What you have to do | Your reply should be the records below, duplicated exactly, with any picture removed.

Entries taken from a collection:
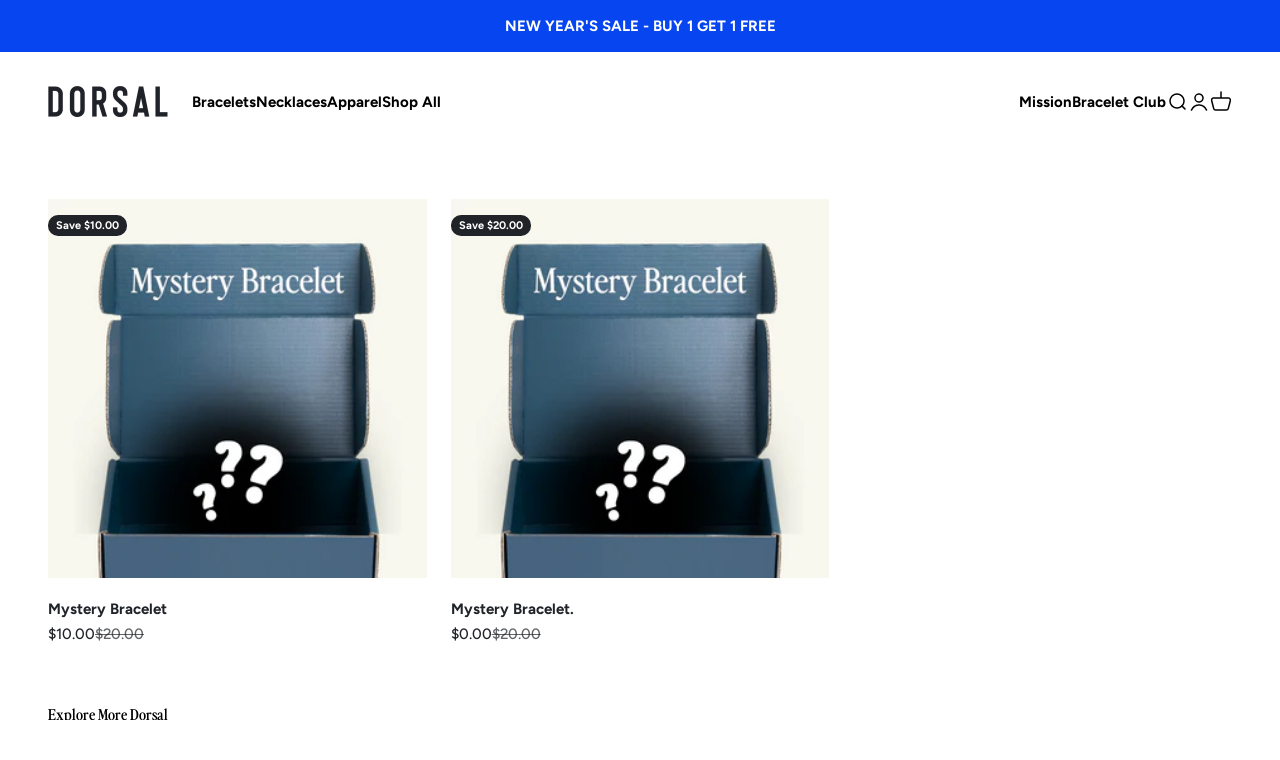

--- FILE ---
content_type: text/json
request_url: https://conf.config-security.com/model
body_size: 85
content:
{"title":"recommendation AI model (keras)","structure":"release_id=0x73:26:2b:68:4c:3c:50:56:3d:7c:64:3c:53:3f:75:75:72:30:68:2e:7a:28:7d:7c:74:28:42:29:67;keras;l2x0l13awevvuhbutwu40qizkhcyu3efkuiq697uou6khsh6ee9iti60kfjqsaeihyr7ieuv","weights":"../weights/73262b68.h5","biases":"../biases/73262b68.h5"}

--- FILE ---
content_type: text/javascript
request_url: https://dorsalbracelets.com/cdn/shop/t/61/assets/eg-cart-drawer.js?v=41621621092463322431713796469
body_size: -216
content:
window.onEgCartDrawerCheckoutBtnClick=async(btn,event)=>{event.preventDefault();let buttons=btn.getElementsByTagName("button");for(let i=0;i<buttons.length;i++)buttons[i].getAttribute("name")==="checkout"&&buttons[i].setAttribute("aria-busy","true");let isTcoIncart=!1;document.querySelectorAll(".reversed-link").forEach(elem=>{elem.textContent.includes("Team Clean Ocean")&&(isTcoIncart=!0)}),isTcoIncart?(console.log("tco in cart"),await fetch(`/discount/${btn.dataset.discountCode}`),window.location.href="/checkout"):bootstrap.Modal.getOrCreateInstance("#eg-cart-drawer-upsell-modal").show()},window.location.href.includes("show-modal-upsell=true")&&bootstrap.Modal.getOrCreateInstance("#eg-cart-drawer-upsell-modal").show(),window.onClickDrawerUpsellModalBtn=async(btn,event)=>{btn.classList.add("btn--loading");let isTcoIncart=!1;document.querySelectorAll(".cart-item__name").forEach(elem=>{elem.textContent.includes("Team Clean Ocean")&&(isTcoIncart=!0)}),isTcoIncart||await fetch("/cart/add.js",{method:"POST",headers:{"Content-Type":"application/json"},body:JSON.stringify({items:[{id:Number(btn.dataset.variantId),selling_plan:Number(btn.dataset.sellingPlanId),quantity:1}]})}),await fetch(`/discount/${btn.dataset.discountCode}`)};
//# sourceMappingURL=/cdn/shop/t/61/assets/eg-cart-drawer.js.map?v=41621621092463322431713796469


--- FILE ---
content_type: text/javascript
request_url: https://dorsalbracelets.com/cdn/shop/t/61/assets/eg-scripts.js?v=147767580823093483791736376158
body_size: -87
content:
function hideDiscountCode(){setTimeout(function(){let hideCode=document.querySelector('[data-code="TCO25FP"]'),discountCodeContainer=document.querySelector(".docapp-coupon-input--bean-container");hideCode&&(console.log("found code"),discountCodeContainer&&(console.log("found container"),setTimeout(function(){console.log(discountCodeContainer),discountCodeContainer.style.display="none"},200)))},300)}document.addEventListener("DOMContentLoaded",function(){const tcoMember=document.querySelector("body").getAttribute("data-tcomember");tcoMember&&(console.log("tco member body found"),tcoMember=="true"?(console.log("TCO member logged in"),setTimeout(function(){window.discountOnCartProApp.applyCode("TCO25")},2e3)):(console.log("not a tco member"),setTimeout(function(){window.discountOnCartProApp.removeCode("TCO25")},2e3)))});const getCustomerData=()=>{const storeCreditSpans=document.querySelectorAll("[data-js-available-store-credits]");storeCreditSpans.length>0&&fetch(`https://dorsalcredit.clients.graduatesapi.com/get?email=${window.theme.customer.email}&shopify_customer_id=${window.theme.customer.id}`).then(response=>response.json()).then(data=>{console.log(data),data.status&&storeCreditSpans.forEach(el=>{el.textContent=Intl.NumberFormat(Shopify.locale,{style:"currency",currency:Shopify.currency.active}).format(data.credit_balance)})})};getCustomerData();
//# sourceMappingURL=/cdn/shop/t/61/assets/eg-scripts.js.map?v=147767580823093483791736376158
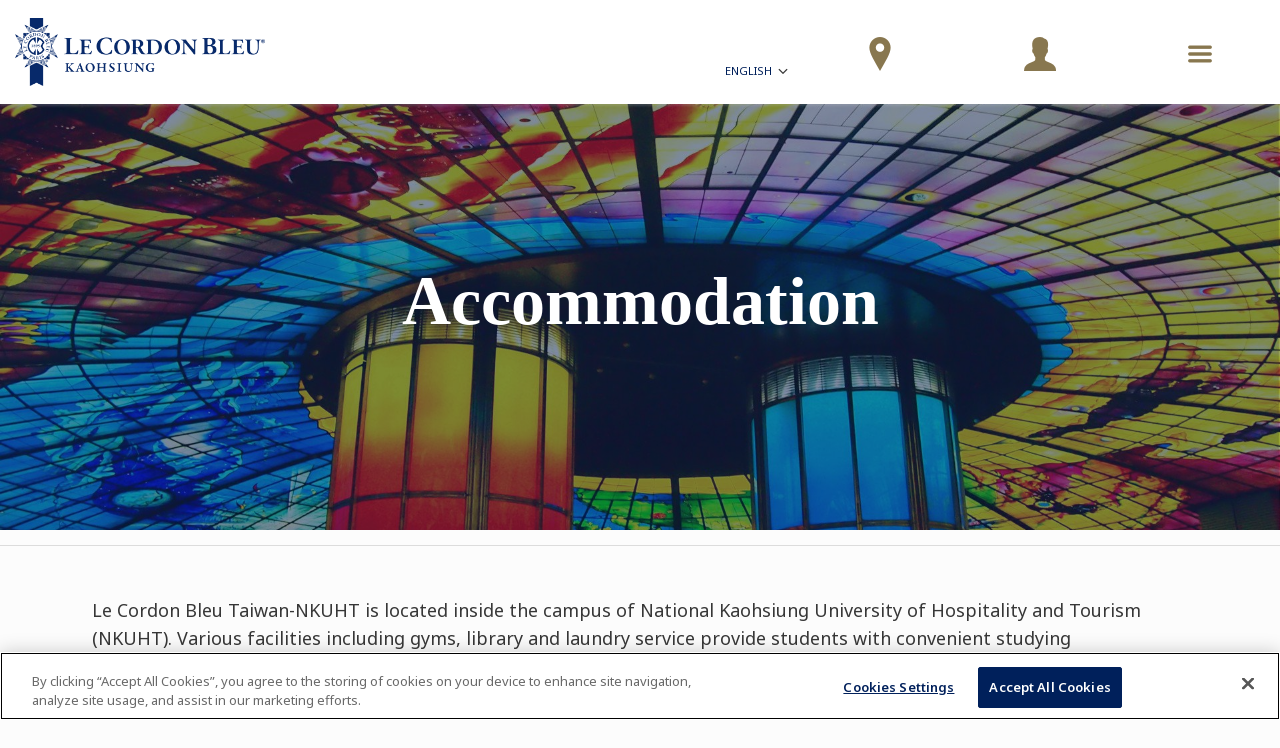

--- FILE ---
content_type: application/javascript
request_url: https://prism.app-us1.com/?a=66905122&u=https%3A%2F%2Fwww.cordonbleu.edu%2Fkaohsiung%2Faccommondation%2Fen
body_size: 121
content:
window.visitorGlobalObject=window.visitorGlobalObject||window.prismGlobalObject;window.visitorGlobalObject.setVisitorId('fc527005-8537-4774-ac08-7ee8ea9ef5ee', '66905122');window.visitorGlobalObject.setWhitelistedServices('tracking', '66905122');

--- FILE ---
content_type: application/javascript
request_url: https://prism.app-us1.com/?a=801193971&u=https%3A%2F%2Fwww.cordonbleu.edu%2Fkaohsiung%2Faccommondation%2Fen
body_size: -41
content:
window.visitorGlobalObject=window.visitorGlobalObject||window.prismGlobalObject;window.visitorGlobalObject.setVisitorId('fb220648-eb10-4b13-9811-644b06ebef3a', '801193971');window.visitorGlobalObject.setWhitelistedServices('tracking', '801193971');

Response |
--- FILE ---
content_type: text/json
request_url: https://conf.config-security.com/model
body_size: 85
content:
{"title":"recommendation AI model (keras)","structure":"release_id=0x73:26:2b:68:4c:3c:50:56:3d:7c:64:3c:53:3f:75:75:72:30:68:2e:7a:28:7d:7c:74:28:42:29:67;keras;l2x0l13awevvuhbutwu40qizkhcyu3efkuiq697uou6khsh6ee9iti60kfjqsaeihyr7ieuv","weights":"../weights/73262b68.h5","biases":"../biases/73262b68.h5"}

--- FILE ---
content_type: text/javascript
request_url: https://dorsalbracelets.com/cdn/shop/t/61/assets/eg-cart-drawer.js?v=41621621092463322431713796469
body_size: -216
content:
window.onEgCartDrawerCheckoutBtnClick=async(btn,event)=>{event.preventDefault();let buttons=btn.getElementsByTagName("button");for(let i=0;i<buttons.length;i++)buttons[i].getAttribute("name")==="checkout"&&buttons[i].setAttribute("aria-busy","true");let isTcoIncart=!1;document.querySelectorAll(".reversed-link").forEach(elem=>{elem.textContent.includes("Team Clean Ocean")&&(isTcoIncart=!0)}),isTcoIncart?(console.log("tco in cart"),await fetch(`/discount/${btn.dataset.discountCode}`),window.location.href="/checkout"):bootstrap.Modal.getOrCreateInstance("#eg-cart-drawer-upsell-modal").show()},window.location.href.includes("show-modal-upsell=true")&&bootstrap.Modal.getOrCreateInstance("#eg-cart-drawer-upsell-modal").show(),window.onClickDrawerUpsellModalBtn=async(btn,event)=>{btn.classList.add("btn--loading");let isTcoIncart=!1;document.querySelectorAll(".cart-item__name").forEach(elem=>{elem.textContent.includes("Team Clean Ocean")&&(isTcoIncart=!0)}),isTcoIncart||await fetch("/cart/add.js",{method:"POST",headers:{"Content-Type":"application/json"},body:JSON.stringify({items:[{id:Number(btn.dataset.variantId),selling_plan:Number(btn.dataset.sellingPlanId),quantity:1}]})}),await fetch(`/discount/${btn.dataset.discountCode}`)};
//# sourceMappingURL=/cdn/shop/t/61/assets/eg-cart-drawer.js.map?v=41621621092463322431713796469


--- FILE ---
content_type: text/javascript
request_url: https://dorsalbracelets.com/cdn/shop/t/61/assets/eg-scripts.js?v=147767580823093483791736376158
body_size: -87
content:
function hideDiscountCode(){setTimeout(function(){let hideCode=document.querySelector('[data-code="TCO25FP"]'),discountCodeContainer=document.querySelector(".docapp-coupon-input--bean-container");hideCode&&(console.log("found code"),discountCodeContainer&&(console.log("found container"),setTimeout(function(){console.log(discountCodeContainer),discountCodeContainer.style.display="none"},200)))},300)}document.addEventListener("DOMContentLoaded",function(){const tcoMember=document.querySelector("body").getAttribute("data-tcomember");tcoMember&&(console.log("tco member body found"),tcoMember=="true"?(console.log("TCO member logged in"),setTimeout(function(){window.discountOnCartProApp.applyCode("TCO25")},2e3)):(console.log("not a tco member"),setTimeout(function(){window.discountOnCartProApp.removeCode("TCO25")},2e3)))});const getCustomerData=()=>{const storeCreditSpans=document.querySelectorAll("[data-js-available-store-credits]");storeCreditSpans.length>0&&fetch(`https://dorsalcredit.clients.graduatesapi.com/get?email=${window.theme.customer.email}&shopify_customer_id=${window.theme.customer.id}`).then(response=>response.json()).then(data=>{console.log(data),data.status&&storeCreditSpans.forEach(el=>{el.textContent=Intl.NumberFormat(Shopify.locale,{style:"currency",currency:Shopify.currency.active}).format(data.credit_balance)})})};getCustomerData();
//# sourceMappingURL=/cdn/shop/t/61/assets/eg-scripts.js.map?v=147767580823093483791736376158

--- FILE ---
content_type: application/javascript
request_url: https://prism.app-us1.com/?a=66905122&u=https%3A%2F%2Fwww.cordonbleu.edu%2Fkaohsiung%2Faccommondation%2Fen
body_size: 121
content:
window.visitorGlobalObject=window.visitorGlobalObject||window.prismGlobalObject;window.visitorGlobalObject.setVisitorId('fc527005-8537-4774-ac08-7ee8ea9ef5ee', '66905122');window.visitorGlobalObject.setWhitelistedServices('tracking', '66905122');

--- FILE ---
content_type: application/javascript
request_url: https://prism.app-us1.com/?a=801193971&u=https%3A%2F%2Fwww.cordonbleu.edu%2Fkaohsiung%2Faccommondation%2Fen
body_size: -41
content:
window.visitorGlobalObject=window.visitorGlobalObject||window.prismGlobalObject;window.visitorGlobalObject.setVisitorId('fb220648-eb10-4b13-9811-644b06ebef3a', '801193971');window.visitorGlobalObject.setWhitelistedServices('tracking', '801193971');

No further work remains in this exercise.